**Task details:** Carry on the guide to testing the spellers, starting right after its last sentence.

**Text section:**
::::::::::
How to test the spellers

Automatic testing

We now have a test bench for automatic testing of the spellers, using different data sets. The data sets/tests serve different purposes, and are the following:

regression-test: tests the speller against a set of known problematic misspellings and correct words, to check that newer versions don't break earlier fixes; the data set will often contain "constructed" words made to highlight certain morphological constructions
typos-test: tests the speller against a collection of real typographic errors and their corrections, as found in our corpus documents or elsewhere in real texts — the purpose of the test is to see how well the speller handles real errors, both when it comes to detecting them, and to give the correct suggesion; the data set should never contain constructed errors
baseform-test: extracts all baseforms (=nominative singular, infinitive) found in our lexicons, and send them through the speller; to ensure that the lexicon is well-formed and that the speller actually recognises all (baseforms of the) words it should
correct-test: runs complete documents manually marked up with error/correction tags through the speller; this test will check both lexical coverage, calculate precision, recall and coverage, as well as give an idea of the quality of the suggestions; for details on marking up documents to be used as input, see this page

Below we have briefly described how to run these automatic tests, how to read the test reports, and then some more details on each test.

Running automatic tests, storing results

To run each of the automatic tests above, just make the test name as given, and the TARGET as usual (in the gt/ directory), e.g.:

make regression-test TARGET=sme

There is one exception, and that is the correct-test, which also requires a DOC input parameter - the correct document used as input data:

make correct-test TARGET=sme DOC=somedoc.correct.doc.xml

There is a short-cut make target that will run all but the correct-test at once:

make spelltest TARGET=smj #will run regression, typos & baseform

In addition, it is possible to specify the tool used for the actual testing, that is, the speller engine, by giving make the parameter TESTTOOL, with one of the following values:

pl: polderland command-line speller
mw: Microsoft Word as the engine, iterating over each of the words in the input data, and asking Word about its spelling status; AppleScript is used to tell Word what to do, and to collect the response from Word

In the future, more spelling engines will be added, like hunspell (hu) and possibly aspell (as).
::::::::::
**Supplied material:**
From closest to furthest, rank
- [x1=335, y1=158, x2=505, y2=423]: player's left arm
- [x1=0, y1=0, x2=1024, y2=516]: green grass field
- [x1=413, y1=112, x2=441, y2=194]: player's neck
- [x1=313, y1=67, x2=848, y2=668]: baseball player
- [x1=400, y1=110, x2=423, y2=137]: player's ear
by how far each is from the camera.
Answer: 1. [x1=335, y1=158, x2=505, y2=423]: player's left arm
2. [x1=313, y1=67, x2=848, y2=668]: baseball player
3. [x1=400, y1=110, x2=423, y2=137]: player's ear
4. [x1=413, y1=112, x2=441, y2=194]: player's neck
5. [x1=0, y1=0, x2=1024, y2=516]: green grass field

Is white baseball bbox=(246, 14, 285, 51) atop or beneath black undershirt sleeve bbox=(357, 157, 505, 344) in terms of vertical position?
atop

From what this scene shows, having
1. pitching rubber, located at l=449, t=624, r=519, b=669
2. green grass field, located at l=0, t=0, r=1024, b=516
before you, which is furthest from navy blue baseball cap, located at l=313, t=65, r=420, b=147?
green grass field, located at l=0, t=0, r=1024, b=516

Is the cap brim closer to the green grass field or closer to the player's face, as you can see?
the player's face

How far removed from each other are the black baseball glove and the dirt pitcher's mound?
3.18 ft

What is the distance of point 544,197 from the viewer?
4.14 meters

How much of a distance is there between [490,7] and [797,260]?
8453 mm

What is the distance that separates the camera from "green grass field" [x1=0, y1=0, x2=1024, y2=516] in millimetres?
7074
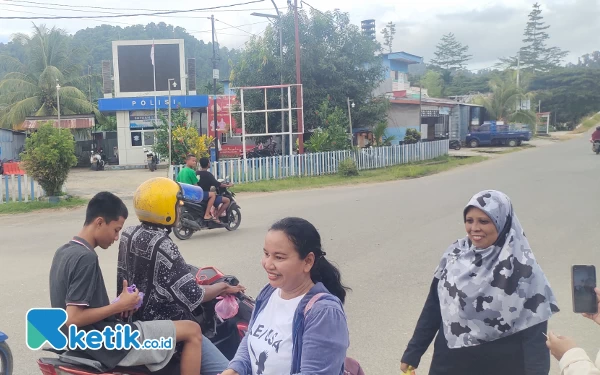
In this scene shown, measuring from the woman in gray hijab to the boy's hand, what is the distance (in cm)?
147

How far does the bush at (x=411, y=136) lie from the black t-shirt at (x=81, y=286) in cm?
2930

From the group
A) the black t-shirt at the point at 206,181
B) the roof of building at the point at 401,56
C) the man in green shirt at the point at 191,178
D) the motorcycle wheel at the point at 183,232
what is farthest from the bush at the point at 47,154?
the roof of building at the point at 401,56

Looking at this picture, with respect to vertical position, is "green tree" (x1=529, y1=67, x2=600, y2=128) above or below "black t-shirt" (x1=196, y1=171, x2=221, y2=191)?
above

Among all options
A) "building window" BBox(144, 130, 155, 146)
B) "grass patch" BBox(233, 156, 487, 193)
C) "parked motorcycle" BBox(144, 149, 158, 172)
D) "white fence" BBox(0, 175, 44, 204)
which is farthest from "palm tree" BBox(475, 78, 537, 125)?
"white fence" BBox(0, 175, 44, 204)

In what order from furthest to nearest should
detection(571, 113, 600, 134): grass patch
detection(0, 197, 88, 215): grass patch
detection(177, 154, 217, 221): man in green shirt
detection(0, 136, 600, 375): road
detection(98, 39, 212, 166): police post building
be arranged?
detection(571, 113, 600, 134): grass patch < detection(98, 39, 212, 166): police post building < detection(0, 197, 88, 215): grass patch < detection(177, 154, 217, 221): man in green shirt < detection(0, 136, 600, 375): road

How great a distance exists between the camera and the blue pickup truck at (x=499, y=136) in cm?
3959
::::::::::
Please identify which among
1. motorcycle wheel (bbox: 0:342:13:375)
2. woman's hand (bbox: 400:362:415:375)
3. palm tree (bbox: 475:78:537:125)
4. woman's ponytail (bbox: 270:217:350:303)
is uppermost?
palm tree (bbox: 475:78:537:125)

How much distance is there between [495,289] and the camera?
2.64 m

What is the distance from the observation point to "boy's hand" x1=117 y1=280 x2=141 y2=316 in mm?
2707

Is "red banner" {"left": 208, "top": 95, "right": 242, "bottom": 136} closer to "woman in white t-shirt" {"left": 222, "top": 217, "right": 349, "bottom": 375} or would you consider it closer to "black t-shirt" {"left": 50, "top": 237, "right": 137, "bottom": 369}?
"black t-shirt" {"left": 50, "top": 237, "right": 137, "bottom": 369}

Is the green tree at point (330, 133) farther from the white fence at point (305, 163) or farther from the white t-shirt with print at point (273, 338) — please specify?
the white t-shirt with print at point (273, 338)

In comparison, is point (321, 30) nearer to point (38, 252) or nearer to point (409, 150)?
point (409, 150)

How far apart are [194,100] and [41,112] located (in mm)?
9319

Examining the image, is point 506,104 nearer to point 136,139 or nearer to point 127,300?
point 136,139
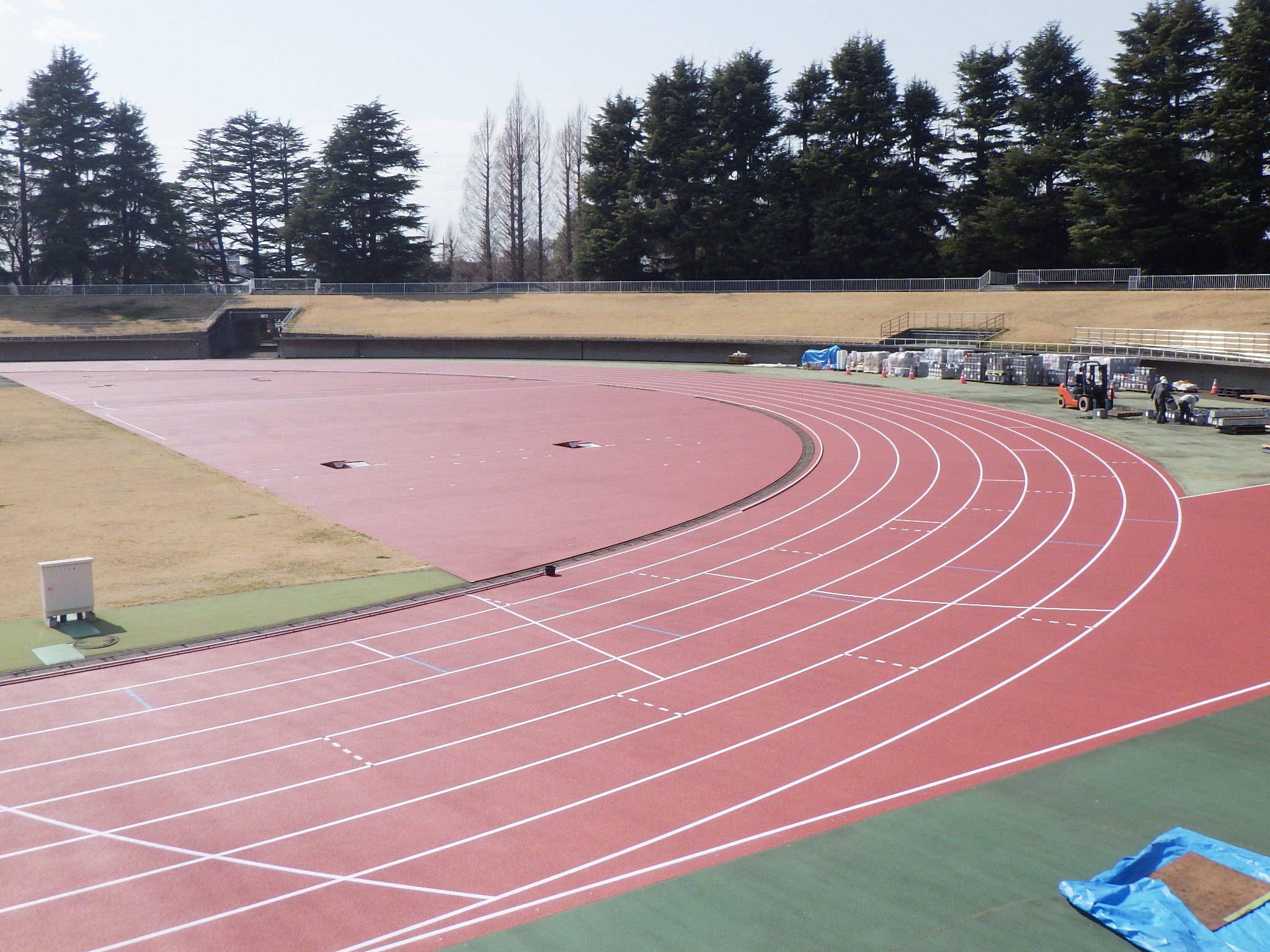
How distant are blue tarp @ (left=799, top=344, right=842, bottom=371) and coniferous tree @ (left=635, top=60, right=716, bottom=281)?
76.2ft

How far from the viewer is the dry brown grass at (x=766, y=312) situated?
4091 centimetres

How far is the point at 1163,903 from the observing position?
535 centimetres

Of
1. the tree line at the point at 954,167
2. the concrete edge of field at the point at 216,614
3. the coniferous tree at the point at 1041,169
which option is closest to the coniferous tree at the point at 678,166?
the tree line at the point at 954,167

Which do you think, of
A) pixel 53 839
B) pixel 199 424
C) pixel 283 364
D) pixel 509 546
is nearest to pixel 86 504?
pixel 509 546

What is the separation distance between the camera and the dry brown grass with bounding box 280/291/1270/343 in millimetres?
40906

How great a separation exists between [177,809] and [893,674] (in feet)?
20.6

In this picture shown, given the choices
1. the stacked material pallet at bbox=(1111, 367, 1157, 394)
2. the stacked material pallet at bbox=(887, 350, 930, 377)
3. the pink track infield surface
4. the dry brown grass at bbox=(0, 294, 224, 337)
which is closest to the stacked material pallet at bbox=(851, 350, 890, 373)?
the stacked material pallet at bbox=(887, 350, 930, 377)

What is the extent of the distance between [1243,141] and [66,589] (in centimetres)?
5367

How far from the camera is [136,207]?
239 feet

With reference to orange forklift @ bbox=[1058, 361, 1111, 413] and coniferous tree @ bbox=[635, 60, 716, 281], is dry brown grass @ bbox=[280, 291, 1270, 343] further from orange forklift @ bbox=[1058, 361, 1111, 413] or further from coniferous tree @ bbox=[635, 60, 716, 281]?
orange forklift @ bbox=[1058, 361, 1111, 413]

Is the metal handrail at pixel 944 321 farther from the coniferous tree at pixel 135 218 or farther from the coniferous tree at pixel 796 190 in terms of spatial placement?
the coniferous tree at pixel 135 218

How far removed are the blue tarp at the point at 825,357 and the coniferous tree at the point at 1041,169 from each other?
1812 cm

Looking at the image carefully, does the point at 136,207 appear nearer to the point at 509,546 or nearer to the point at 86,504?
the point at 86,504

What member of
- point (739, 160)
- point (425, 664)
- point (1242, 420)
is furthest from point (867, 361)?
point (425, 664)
::::::::::
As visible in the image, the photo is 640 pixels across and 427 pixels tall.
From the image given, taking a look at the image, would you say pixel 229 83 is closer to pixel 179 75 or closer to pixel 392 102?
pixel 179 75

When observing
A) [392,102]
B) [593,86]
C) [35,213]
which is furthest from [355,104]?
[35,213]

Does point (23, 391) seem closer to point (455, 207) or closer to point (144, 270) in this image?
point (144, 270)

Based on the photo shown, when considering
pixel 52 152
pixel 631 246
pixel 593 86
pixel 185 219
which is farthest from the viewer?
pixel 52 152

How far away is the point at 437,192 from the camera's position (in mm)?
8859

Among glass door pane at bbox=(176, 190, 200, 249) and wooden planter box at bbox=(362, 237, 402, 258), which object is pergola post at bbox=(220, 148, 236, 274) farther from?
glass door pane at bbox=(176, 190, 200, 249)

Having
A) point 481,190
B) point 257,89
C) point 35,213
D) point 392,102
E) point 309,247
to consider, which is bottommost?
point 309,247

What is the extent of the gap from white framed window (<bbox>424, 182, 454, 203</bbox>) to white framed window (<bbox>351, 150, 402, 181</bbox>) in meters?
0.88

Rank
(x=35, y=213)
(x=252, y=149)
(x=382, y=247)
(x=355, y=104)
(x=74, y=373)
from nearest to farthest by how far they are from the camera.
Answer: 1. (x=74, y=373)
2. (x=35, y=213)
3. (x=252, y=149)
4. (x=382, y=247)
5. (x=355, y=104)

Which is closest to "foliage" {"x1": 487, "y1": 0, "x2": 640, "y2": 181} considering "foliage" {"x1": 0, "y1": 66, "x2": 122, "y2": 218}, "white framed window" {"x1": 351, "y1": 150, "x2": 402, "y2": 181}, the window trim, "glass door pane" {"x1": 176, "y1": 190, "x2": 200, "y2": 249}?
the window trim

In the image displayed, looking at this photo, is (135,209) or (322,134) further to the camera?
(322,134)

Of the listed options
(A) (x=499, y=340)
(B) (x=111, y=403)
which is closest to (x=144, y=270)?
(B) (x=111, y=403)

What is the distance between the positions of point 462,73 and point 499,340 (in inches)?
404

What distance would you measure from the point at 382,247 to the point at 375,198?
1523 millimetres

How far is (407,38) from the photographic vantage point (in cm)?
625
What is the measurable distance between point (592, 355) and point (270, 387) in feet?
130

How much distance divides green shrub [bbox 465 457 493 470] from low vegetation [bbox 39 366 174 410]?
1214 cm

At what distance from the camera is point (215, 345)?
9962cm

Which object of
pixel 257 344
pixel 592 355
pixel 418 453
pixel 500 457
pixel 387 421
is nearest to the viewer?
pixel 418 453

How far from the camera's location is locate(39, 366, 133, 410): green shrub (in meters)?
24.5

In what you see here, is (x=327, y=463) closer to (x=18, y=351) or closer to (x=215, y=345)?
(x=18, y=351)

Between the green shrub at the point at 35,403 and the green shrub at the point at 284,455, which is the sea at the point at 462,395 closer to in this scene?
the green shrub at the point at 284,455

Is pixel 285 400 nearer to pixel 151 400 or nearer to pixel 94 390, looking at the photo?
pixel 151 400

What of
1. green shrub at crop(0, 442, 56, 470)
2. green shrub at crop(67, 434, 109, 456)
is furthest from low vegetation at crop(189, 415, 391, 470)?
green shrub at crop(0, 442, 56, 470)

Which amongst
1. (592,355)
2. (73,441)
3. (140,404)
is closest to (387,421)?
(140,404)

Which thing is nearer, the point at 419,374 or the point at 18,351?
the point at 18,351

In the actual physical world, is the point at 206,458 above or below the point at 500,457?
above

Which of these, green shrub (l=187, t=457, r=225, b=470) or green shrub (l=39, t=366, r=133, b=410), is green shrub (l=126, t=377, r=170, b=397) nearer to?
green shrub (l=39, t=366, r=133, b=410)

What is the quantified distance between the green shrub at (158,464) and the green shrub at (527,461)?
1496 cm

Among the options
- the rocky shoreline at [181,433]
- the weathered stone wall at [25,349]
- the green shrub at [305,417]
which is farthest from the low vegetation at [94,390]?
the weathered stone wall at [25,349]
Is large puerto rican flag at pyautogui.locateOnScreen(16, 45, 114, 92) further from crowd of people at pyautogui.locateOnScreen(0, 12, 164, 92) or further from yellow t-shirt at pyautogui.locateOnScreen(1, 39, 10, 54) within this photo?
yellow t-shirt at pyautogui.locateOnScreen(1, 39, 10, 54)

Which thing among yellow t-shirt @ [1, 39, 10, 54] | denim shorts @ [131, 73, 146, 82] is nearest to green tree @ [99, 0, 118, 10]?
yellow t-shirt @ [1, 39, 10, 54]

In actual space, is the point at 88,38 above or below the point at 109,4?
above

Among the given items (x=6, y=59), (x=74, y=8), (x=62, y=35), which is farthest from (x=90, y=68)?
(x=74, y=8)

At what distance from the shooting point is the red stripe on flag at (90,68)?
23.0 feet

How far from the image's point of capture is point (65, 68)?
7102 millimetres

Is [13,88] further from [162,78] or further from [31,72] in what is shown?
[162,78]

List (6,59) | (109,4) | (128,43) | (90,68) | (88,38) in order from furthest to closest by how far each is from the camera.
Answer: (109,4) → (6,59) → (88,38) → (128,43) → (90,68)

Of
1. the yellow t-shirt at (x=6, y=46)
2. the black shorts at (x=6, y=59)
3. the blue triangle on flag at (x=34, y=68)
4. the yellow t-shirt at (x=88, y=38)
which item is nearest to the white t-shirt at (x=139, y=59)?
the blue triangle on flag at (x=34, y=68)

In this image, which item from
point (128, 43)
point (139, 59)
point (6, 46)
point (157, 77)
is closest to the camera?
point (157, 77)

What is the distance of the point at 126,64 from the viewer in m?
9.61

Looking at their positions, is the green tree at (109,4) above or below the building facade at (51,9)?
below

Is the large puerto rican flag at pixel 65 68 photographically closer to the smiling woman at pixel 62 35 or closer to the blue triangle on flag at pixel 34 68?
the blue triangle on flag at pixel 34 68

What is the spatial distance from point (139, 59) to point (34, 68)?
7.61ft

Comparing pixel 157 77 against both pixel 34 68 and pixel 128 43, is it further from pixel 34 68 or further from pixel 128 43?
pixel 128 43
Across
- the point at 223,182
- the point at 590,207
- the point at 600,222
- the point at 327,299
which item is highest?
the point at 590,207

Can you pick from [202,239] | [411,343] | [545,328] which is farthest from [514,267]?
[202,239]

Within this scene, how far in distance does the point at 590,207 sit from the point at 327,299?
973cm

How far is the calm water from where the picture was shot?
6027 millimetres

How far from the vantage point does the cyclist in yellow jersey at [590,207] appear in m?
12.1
::::::::::
**Output of the task:**
The mw test engine has some shortcomings due to Word's AppleScript implementation (or our inability to find our way through the Word AppleScript dictionary), but it also has the nice feature to be comletely independent of the real speller engine behind Word. This means that it is possible to test other spellers than ours, and compare the test results across languages and speller engines (given reasonably similar input data).

It is also possible to add the date of the test run as a parameter to make, if one for example would like to update an earlier test run with corrected test data. This is done with the parameter DATE. A full make command for the future hunspell tool would then look something like:

make correct-test TARGET=sme DOC=somedoc.correct.doc.xml TESTTOOL=hu DATE=20071020

The output from each test is two xml files, both stored in gt/doc/proof/spelling/testing/. One is a bare-bones standardised xml representation of the speller output, the other is a Forrest-doc xml file presenting both the direct test results and some calculated statistics. To save the test results for the future and at the same time make them available for others, the xml files should be checked in in cvs.

Finally, to properly include the test results in the Forrest-driven site of ours, the forrest-doc files should also be added to the menu system by including a reference in the file gt/doc/site-proof-frag.xml.

regression-test

Input data

The regression-test input data is stored i the file $TARGET/polderland/regressions.txt. The format is quite simple, and has two forms:

error<TAB>correction<TAB>#comment
correct<TAB><TAB>!comment

Comments can either start with # or !. The first variant is a so-called negative test, where the speller should detect the error and give the correction as one of its suggestions. The other variant is consequently a positive test, where we check that the speller actually recognises correct word forms. Often missing correct suggestions or false negatives are caused by the correct form not being recognised. The positive tests will help in detecting such cases.

Reading the test report

The test report for the regression tests have seven main sections:

Overview
True positives
False positives
False negatives
True negatives
Grouped by bug #
Testpairs not in bugs

Each section is briefly described below.

Overview

This gives some basic statistics about the regression test. The most important figures here are the false negatives and false positives - they indicate how many testpairs are still failing.

True positives

Normally not very relevant reading - these are the correctly recognised misspellings.

False positives

This section lists correct input flagged as misspellings. Check this briefly to see if there are any patterns in the incorrectly flagged words. Often a few bugs are failing, so further investigation should be directed there.

False negatives

This is misspellings not detected by the speller. Again, check whether there is a pattern among the undetected misspellings.

True negatives

Normally not very relevant reading - these are the correctly recognised correct words.

Grouped by bug #

This is really the most relevant section. Here, all failings have a light red background, to make them stand out visually and be easy to spot. To get an overview of the situation for reported bugs, go directly to this section, and scroll through it looking for red rows.

All bugs with no red rows can be closed (or should be already), whereas bugs with red rows (ie broken tests) need further investigation.

For a test pair to show up in this section, the comment column in the test data has to start with the bug ID.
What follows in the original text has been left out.